The Next Arms Race: Cyberweapons
Harperdog writes "Scott Kemp writes about the similarities between the nuclear arms race and the use of cyberweaponry for offensive purposes. As the article points out, offensive cyberwarfare leaves a nation's own citizenry vulnerable to attack as government agencies seek to keep weaknesses in operating systems (such as Windows) secret. Quoting: 'In the world of armaments, cyber weapons may require the fewest national resources to build. That is not to say that highly developed nations are not without their advantages during early stages. Countries like Israel and the United States may have more money and more talented hackers. Their software engineers may be more skilled and exhibit more creativity and critical thinking owing to better training and education. However, each new cyberattack becomes a template for other nations — or sub-national actors — looking for ideas.'"
government agencies seek to keep weaknesses in operating systems (such as Windows) secret.
God forbid you simply keep these machines offline.
Nope, gotta keep them open for people to find and attack.
What do I know, I'm just an idiot, right?

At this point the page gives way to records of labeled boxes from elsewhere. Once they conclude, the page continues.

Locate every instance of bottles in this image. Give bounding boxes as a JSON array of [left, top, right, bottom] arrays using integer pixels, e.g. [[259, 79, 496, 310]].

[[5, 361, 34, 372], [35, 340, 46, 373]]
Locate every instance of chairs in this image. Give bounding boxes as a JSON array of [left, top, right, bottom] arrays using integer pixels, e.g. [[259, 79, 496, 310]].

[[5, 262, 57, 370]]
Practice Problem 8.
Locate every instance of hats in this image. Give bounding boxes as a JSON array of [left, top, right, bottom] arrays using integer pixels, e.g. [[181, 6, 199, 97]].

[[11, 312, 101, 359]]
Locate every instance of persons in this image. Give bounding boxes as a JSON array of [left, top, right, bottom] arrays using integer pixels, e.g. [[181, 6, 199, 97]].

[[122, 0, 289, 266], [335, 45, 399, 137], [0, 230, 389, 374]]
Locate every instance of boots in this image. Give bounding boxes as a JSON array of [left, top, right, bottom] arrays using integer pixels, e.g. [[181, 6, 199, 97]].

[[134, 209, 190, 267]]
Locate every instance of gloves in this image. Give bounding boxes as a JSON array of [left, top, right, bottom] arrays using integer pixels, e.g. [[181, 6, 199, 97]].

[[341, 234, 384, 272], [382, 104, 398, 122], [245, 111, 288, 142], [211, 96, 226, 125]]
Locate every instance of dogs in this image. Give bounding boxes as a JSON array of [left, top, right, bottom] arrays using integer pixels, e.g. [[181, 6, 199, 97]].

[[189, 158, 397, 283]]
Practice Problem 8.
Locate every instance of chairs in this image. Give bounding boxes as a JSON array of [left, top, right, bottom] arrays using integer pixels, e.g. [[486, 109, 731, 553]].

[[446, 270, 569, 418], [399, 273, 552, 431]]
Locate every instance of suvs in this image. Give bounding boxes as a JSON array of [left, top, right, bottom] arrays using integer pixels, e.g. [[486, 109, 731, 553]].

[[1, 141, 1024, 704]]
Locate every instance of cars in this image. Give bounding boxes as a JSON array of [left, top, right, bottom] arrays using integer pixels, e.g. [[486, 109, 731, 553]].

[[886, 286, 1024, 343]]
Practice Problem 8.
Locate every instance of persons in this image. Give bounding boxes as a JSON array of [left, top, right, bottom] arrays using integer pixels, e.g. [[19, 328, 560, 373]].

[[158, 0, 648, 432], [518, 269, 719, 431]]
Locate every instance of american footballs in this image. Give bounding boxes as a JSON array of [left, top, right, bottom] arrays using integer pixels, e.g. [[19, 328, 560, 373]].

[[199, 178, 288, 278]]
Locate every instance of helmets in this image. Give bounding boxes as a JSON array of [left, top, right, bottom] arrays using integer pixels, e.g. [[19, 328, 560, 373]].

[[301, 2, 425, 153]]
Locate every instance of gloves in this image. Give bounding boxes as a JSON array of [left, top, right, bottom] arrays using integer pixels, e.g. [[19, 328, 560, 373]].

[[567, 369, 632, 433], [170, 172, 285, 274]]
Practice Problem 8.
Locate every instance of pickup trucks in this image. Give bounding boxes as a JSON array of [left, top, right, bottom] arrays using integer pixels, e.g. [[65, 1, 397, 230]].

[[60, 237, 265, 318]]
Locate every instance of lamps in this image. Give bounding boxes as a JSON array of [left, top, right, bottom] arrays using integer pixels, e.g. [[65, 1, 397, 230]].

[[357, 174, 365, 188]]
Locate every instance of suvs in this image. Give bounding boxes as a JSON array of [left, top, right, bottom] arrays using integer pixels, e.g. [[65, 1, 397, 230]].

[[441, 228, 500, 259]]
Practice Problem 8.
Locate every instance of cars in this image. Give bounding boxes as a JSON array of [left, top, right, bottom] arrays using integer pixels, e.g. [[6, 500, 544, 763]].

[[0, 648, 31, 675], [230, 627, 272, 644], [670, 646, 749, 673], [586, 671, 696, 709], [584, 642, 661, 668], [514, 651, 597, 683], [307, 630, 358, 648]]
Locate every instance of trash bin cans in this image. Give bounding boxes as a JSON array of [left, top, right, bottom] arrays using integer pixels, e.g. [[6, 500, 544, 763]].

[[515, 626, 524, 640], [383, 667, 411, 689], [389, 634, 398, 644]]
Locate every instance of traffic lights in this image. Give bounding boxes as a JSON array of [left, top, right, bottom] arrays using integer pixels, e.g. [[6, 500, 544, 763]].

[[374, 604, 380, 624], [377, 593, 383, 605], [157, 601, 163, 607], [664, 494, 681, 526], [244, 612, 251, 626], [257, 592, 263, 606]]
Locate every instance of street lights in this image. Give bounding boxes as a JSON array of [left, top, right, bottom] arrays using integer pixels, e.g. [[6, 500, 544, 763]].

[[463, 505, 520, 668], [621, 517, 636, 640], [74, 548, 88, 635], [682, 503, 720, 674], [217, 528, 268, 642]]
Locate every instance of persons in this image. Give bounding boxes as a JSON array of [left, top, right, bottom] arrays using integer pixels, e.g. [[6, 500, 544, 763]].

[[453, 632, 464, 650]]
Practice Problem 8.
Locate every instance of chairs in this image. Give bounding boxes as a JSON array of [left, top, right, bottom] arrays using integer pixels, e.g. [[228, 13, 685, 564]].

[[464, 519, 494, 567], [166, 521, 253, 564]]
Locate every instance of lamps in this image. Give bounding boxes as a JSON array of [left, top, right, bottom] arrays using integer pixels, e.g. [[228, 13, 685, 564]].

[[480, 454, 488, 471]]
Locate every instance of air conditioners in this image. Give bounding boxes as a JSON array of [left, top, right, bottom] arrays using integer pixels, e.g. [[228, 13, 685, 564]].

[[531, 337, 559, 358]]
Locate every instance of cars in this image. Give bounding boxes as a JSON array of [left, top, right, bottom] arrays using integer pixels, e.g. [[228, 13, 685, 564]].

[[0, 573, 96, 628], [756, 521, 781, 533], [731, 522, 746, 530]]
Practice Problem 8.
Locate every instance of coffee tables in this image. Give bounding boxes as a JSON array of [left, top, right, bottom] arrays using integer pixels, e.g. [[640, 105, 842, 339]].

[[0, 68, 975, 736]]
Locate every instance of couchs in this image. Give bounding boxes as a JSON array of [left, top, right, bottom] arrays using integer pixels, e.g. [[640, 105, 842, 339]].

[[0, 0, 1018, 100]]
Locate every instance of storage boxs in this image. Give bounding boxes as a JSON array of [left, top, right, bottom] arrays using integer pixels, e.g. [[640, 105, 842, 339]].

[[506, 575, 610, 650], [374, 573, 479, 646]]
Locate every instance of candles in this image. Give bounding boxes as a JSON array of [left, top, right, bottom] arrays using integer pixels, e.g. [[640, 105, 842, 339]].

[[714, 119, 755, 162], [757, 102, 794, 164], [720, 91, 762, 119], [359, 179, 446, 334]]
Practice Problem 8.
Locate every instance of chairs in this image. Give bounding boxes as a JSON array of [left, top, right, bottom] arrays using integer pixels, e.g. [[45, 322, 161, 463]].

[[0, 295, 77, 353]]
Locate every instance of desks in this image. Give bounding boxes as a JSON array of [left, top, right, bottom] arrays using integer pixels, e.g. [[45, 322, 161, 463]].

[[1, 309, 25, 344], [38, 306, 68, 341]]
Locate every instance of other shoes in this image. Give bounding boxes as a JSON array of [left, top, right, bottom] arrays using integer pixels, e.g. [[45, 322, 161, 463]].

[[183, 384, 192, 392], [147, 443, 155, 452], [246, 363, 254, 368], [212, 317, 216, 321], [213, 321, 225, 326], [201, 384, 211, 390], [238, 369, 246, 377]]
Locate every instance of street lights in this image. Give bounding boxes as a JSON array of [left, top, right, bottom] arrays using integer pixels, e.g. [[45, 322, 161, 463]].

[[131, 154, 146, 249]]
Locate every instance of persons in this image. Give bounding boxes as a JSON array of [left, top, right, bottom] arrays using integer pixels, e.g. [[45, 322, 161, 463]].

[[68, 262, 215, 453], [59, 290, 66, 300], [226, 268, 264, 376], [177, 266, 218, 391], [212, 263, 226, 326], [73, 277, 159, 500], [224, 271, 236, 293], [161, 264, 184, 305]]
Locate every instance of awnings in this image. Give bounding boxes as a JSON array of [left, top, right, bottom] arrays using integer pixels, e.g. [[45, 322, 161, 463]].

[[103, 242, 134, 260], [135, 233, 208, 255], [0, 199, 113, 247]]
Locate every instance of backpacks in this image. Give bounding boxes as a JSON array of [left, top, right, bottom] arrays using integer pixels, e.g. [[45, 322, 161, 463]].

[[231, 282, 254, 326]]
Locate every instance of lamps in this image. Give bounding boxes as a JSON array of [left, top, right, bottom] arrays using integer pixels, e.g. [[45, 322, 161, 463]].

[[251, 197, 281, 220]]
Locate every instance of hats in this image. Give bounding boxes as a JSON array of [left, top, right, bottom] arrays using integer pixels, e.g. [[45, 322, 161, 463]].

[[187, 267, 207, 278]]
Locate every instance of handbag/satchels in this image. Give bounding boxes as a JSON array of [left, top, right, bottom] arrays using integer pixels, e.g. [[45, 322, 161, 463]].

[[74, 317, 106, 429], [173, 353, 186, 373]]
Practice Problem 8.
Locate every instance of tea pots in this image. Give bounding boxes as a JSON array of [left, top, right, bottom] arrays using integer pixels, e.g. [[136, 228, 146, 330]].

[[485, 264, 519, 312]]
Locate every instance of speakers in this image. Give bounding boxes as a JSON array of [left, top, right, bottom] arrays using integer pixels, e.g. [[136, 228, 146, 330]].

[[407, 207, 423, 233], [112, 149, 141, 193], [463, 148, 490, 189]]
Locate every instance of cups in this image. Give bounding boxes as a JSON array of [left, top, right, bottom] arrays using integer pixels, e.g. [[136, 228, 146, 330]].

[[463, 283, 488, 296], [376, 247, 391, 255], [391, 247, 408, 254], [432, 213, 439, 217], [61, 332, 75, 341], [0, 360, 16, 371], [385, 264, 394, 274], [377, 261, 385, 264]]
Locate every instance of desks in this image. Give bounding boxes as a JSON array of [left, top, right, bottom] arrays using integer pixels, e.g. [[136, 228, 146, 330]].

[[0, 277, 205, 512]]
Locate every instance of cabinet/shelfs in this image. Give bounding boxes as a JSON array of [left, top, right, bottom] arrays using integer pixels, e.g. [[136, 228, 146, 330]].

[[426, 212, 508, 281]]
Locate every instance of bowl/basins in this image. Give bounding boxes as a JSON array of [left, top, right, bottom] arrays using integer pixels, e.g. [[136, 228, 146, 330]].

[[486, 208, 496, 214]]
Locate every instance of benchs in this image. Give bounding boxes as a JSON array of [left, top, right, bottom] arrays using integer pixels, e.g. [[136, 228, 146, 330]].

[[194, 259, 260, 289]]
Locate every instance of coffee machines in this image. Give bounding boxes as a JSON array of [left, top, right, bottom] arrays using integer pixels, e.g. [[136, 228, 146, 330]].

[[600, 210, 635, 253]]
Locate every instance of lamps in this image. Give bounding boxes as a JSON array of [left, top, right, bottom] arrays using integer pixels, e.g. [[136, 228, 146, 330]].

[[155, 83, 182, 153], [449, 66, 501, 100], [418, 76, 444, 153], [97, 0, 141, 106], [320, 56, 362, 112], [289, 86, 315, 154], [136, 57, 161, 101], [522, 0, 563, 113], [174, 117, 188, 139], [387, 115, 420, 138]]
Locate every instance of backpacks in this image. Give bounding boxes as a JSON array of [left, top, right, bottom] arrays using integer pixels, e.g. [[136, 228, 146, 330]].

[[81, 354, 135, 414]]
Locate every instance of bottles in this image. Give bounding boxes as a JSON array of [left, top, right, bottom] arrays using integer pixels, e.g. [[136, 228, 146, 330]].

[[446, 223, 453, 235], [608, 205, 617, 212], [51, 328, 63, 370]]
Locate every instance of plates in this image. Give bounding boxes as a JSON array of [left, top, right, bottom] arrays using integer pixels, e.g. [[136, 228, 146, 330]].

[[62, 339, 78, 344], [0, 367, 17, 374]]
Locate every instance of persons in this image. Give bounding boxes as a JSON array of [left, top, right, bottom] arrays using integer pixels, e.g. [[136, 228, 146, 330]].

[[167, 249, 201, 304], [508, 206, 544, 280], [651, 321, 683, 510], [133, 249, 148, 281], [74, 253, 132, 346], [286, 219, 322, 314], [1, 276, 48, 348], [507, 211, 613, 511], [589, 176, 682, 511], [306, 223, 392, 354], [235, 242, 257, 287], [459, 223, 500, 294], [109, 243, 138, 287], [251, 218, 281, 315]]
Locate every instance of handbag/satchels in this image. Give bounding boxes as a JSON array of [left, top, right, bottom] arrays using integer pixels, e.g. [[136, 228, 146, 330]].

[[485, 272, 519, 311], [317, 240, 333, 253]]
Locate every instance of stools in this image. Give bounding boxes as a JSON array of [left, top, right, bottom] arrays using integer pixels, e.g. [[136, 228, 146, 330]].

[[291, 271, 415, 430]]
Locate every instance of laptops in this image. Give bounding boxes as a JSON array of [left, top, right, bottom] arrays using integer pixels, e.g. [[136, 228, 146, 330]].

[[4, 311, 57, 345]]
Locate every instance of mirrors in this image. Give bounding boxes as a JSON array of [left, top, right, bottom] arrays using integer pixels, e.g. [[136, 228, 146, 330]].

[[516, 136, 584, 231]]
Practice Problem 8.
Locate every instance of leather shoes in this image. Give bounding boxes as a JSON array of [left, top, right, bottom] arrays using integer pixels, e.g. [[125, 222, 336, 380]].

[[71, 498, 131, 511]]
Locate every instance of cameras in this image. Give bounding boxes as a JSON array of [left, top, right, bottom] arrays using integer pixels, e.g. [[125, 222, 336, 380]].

And push out an update installing a govt operated backdoor to all Windows computers
That update can be disguised as some benign functionality
Similarly buy Canonical for Ubuntu and a few more major players
the criminals are winning so far.
The plus side is, that creating cyber attacks is very cheap. Learning the low level instructions is not so easy, but the advent of the internet makes things easy to find. Hell, I have never coded a graphics device in my life but I can find a great number of header files that know the calls.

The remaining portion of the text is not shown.